Dreyfus François-Georges

Source :La Nef n°214 d'Avril 2010
Au Moyen-Orient, pendant longtemps le leadership a été entre les mains de l’Égypte. Le sous-développement et les difficultés intérieures égyptiennes laissent à la Turquie une place de choix. Il est vrai qu’elle est au contact direct de l’Europe, à quelques centaines de kilomètres de la Russie et de l’Ukraine, frontalière de l’Iran, de l’Irak et de la Syrie. Elle est donc bien placée pour jouer au Moyen-Orient un rôle déterminant. Cette place a été longtemps délicate à tenir. La Turquie, peuplée de Turcs, c’est-à-dire de populations venant d’Asie Centrale, est l’héritière de l’Empire ottoman qui, du XIIe au XVIIIe siècle, a joué au Moyen-Orient, comme en Europe orientale un rôle déterminant. Autour de 1550, Algérie, Tunisie, Libye, Égypte, Palestine, les rives de la Mer rouge avec La Mecque et Médine, l’Irak et la Syrie sont turcs.

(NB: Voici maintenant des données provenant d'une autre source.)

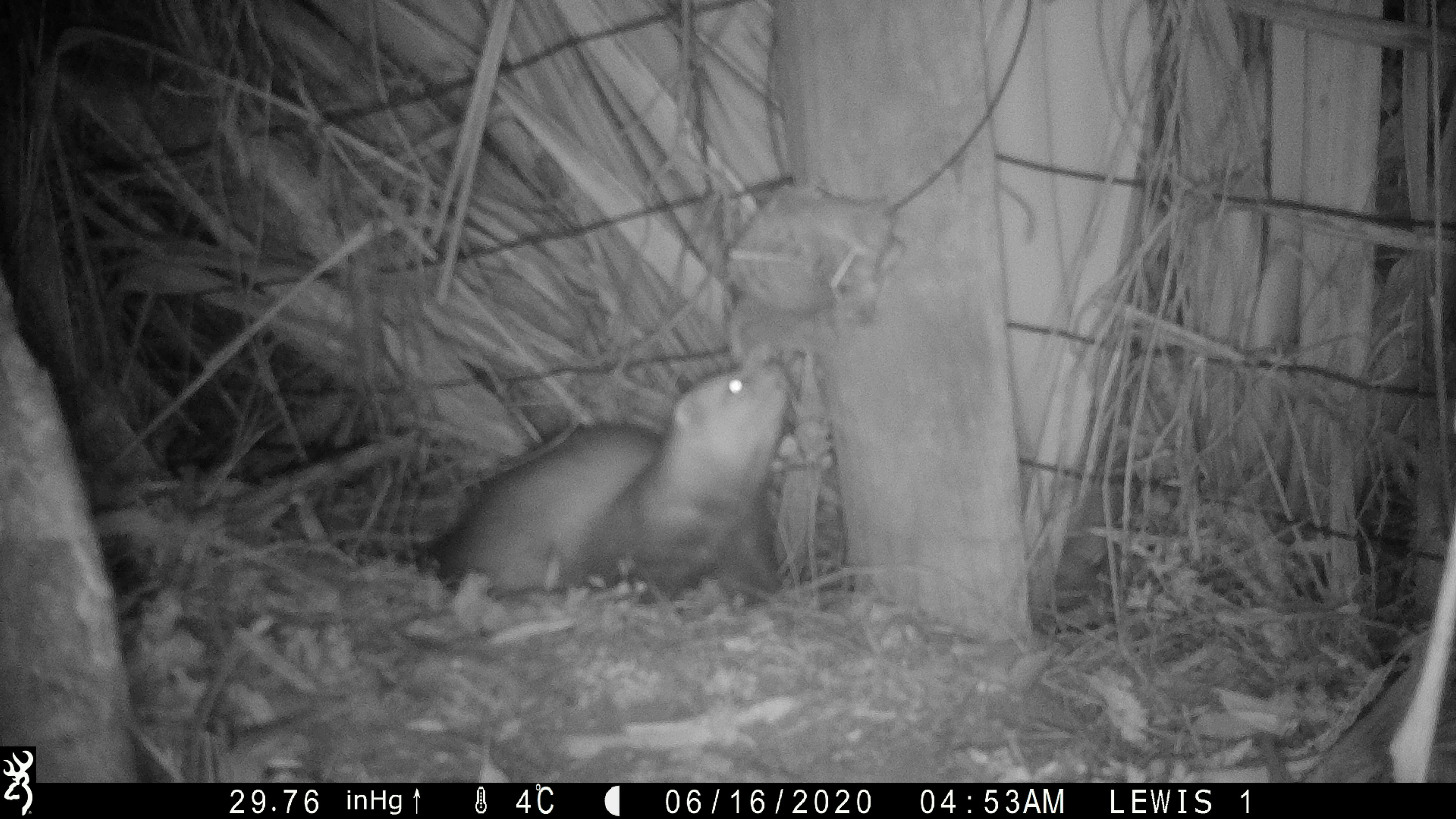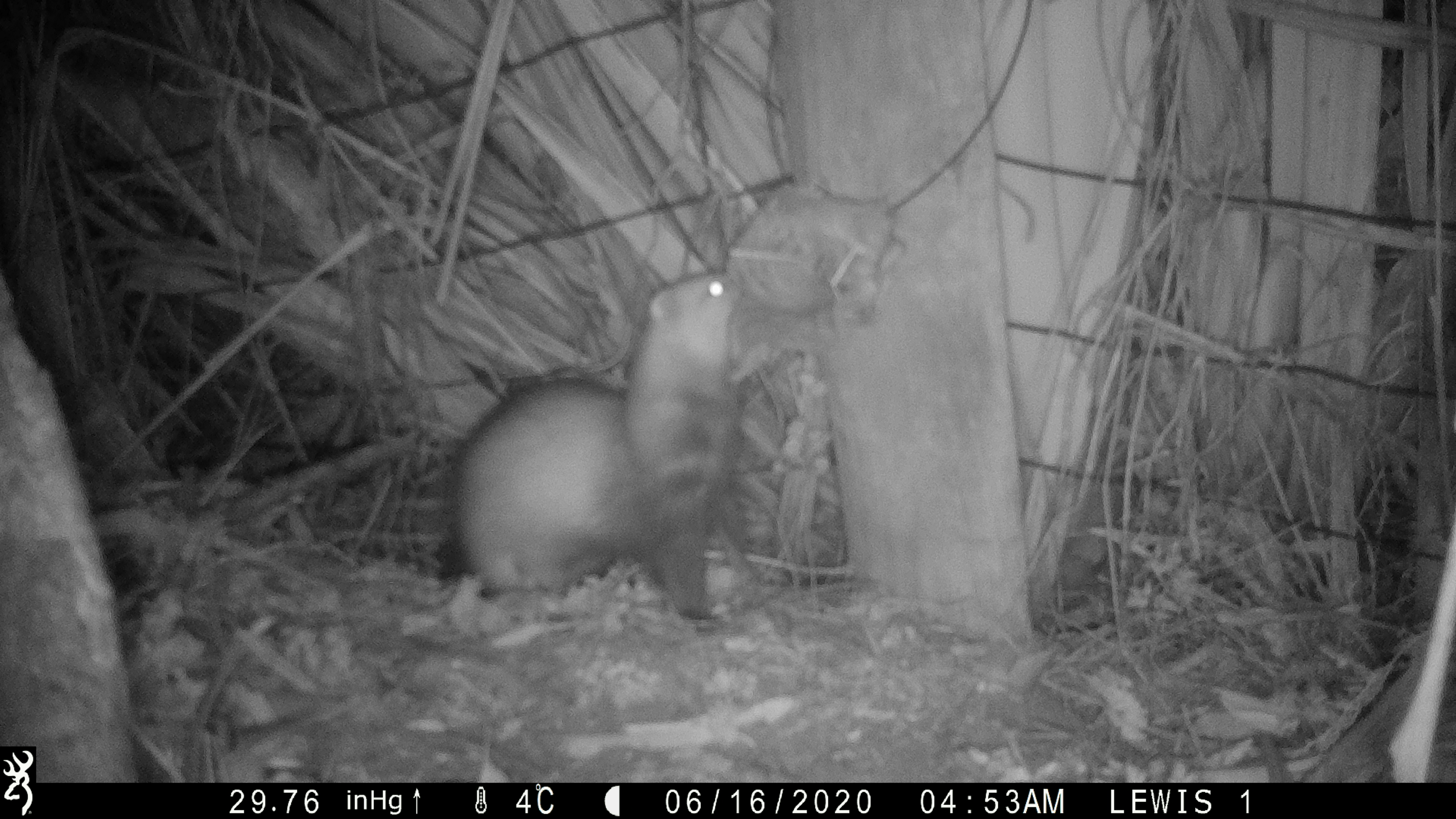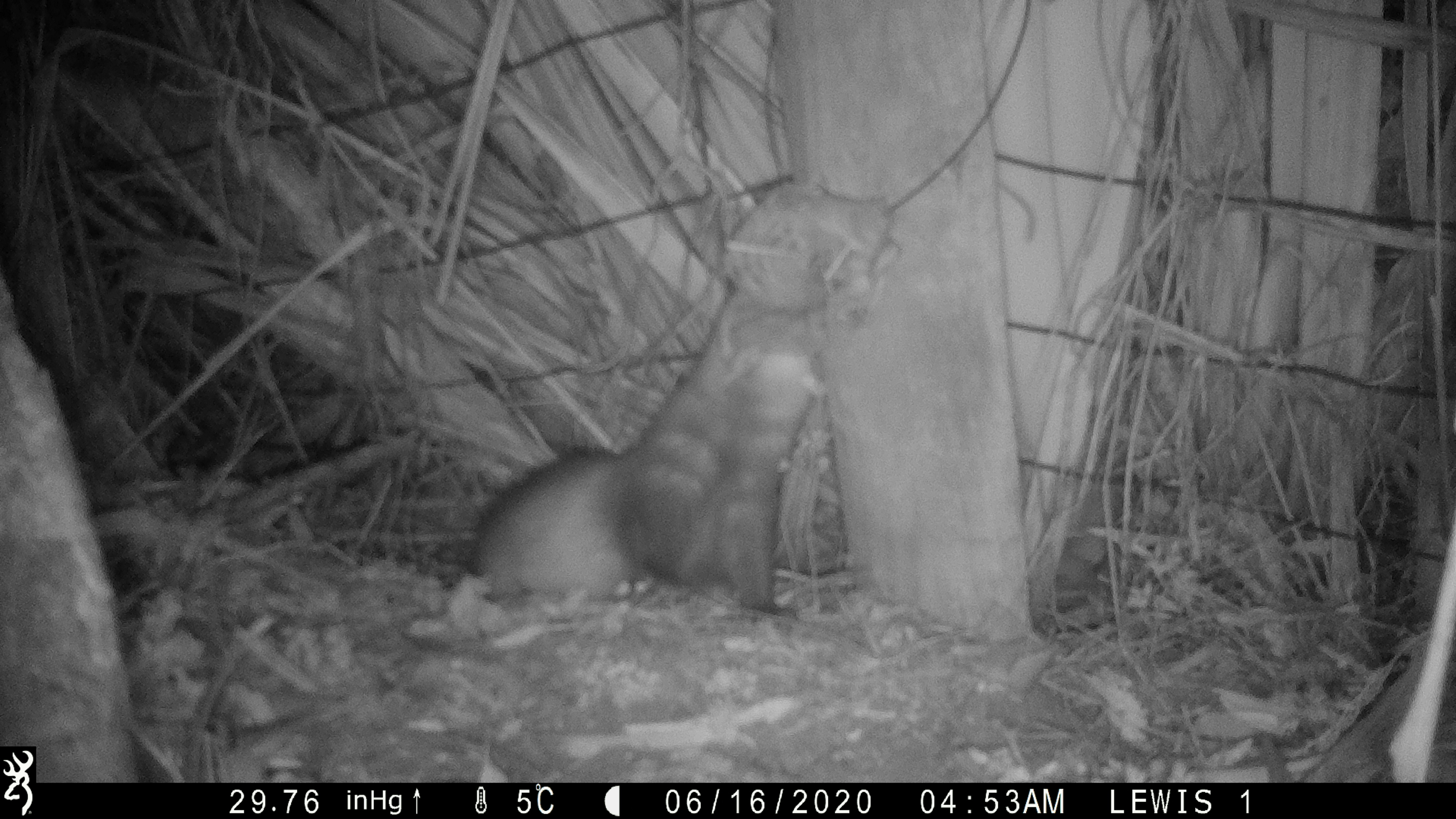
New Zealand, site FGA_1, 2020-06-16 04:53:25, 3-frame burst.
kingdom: Animalia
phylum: Chordata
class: Mammalia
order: Carnivora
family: Mustelidae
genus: Mustela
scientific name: Mustela furo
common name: ferret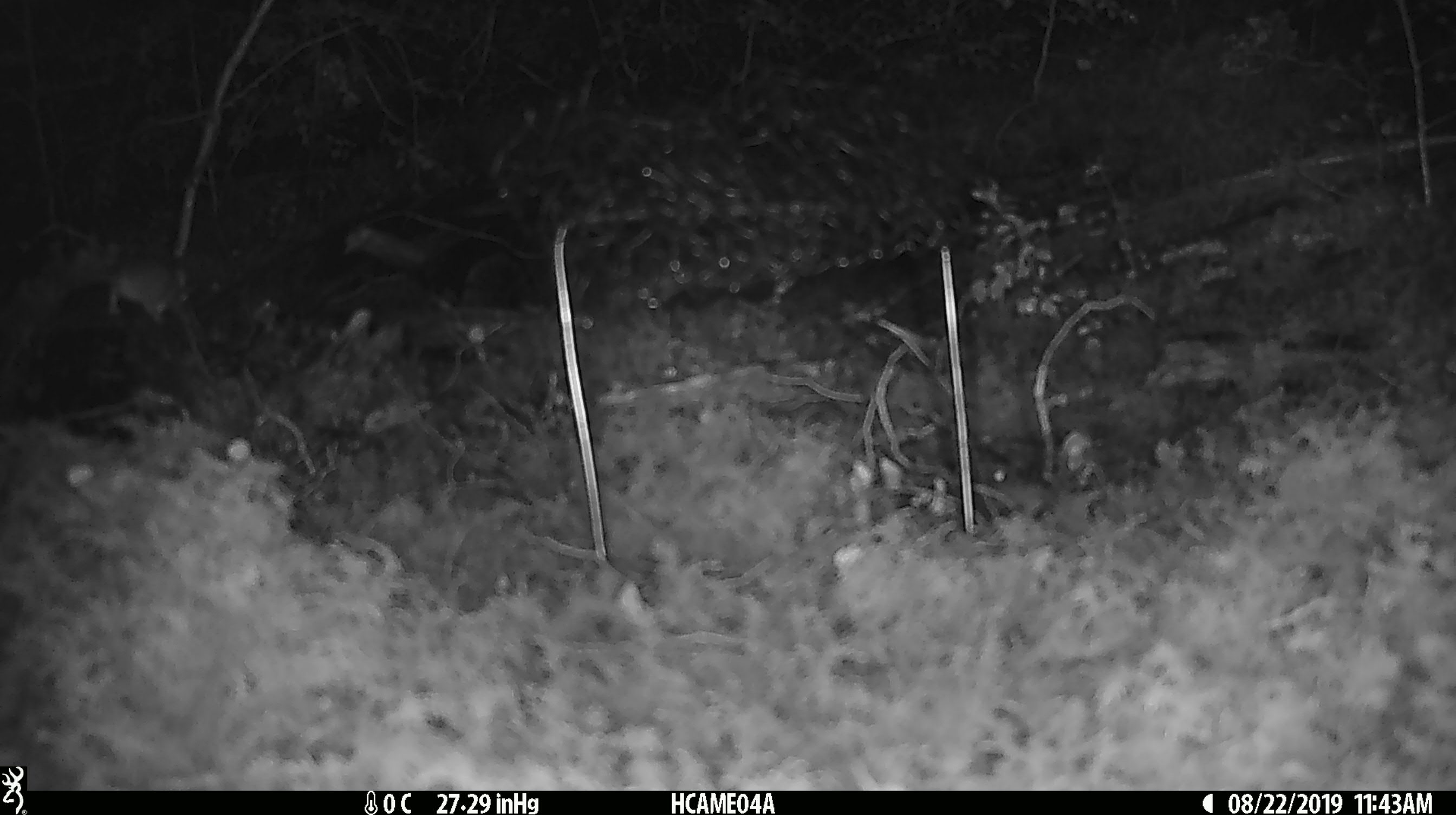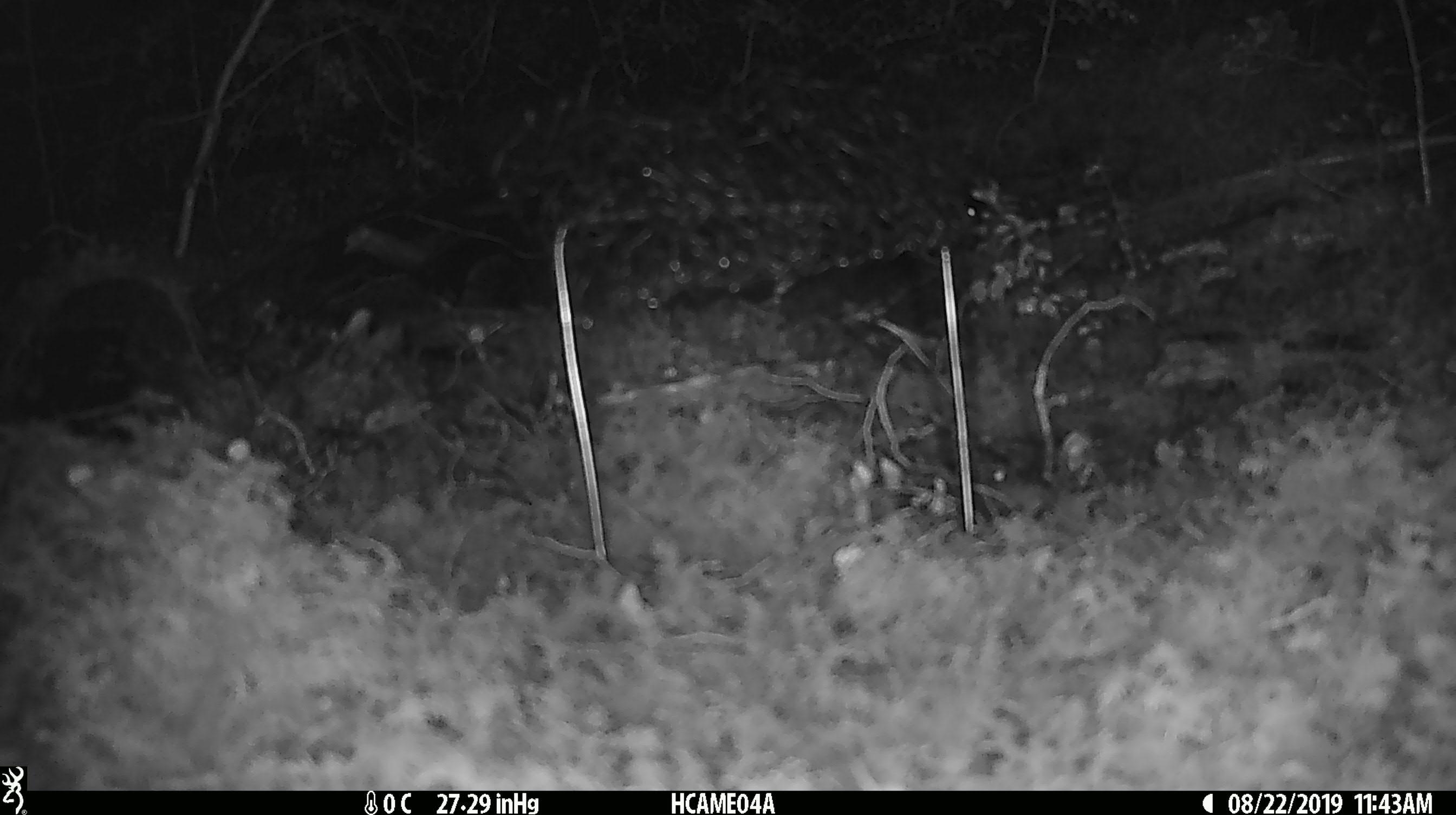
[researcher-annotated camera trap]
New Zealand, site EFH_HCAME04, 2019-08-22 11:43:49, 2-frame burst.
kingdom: Animalia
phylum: Chordata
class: Mammalia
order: Rodentia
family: Muridae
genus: Mus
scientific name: Mus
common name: mouse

Au-delà du Bosphore, la Turquie s’étend jusqu’au Danube, occupe la Hongrie et menace Vienne. De surcroît, si elle est en conflit avec presque tous les États catholiques, elle est l’alliée du plus puissant d’entre eux, le Royaume de France.
Cet empire commence à décliner au début du XVIIIe siècle, mais le déclin est lent. En 1910, on l’oublie un peu trop, une grande partie de la péninsule balkanique (Albanie, Macédoine avec Salonique, Thrace et Bulgarie du Sud) appartient encore à l’Empire turc. En Afrique, Libye et Égypte sont turques, même si l’Égypte est placée sous protectorat anglais. Quant au Moyen-Orient, il est intégralement turc et, on l’oublie aussi, le nationalisme arabe s’est constitué d’abord contre la prégnance turque. Après la Grande Guerre, il ne reste de l’Empire que la Turquie d’aujourd’hui. Les territoires européens se sont libérés du joug ottoman, le reste de l’Empire a été partagé entre la Grande-Bretagne, la France et l’Italie. La péninsule anatolienne, la Turquie d’aujourd’hui, aurait dû être partagée entre l’Italie, la Grèce et la France, mais les armées turques sous le commandement de Mustapha Kémal vont maintenir ce qui est aujourd’hui encore la Turquie. Mustapha Kémal, devenu Atatürk, va tenter de moderniser le pays.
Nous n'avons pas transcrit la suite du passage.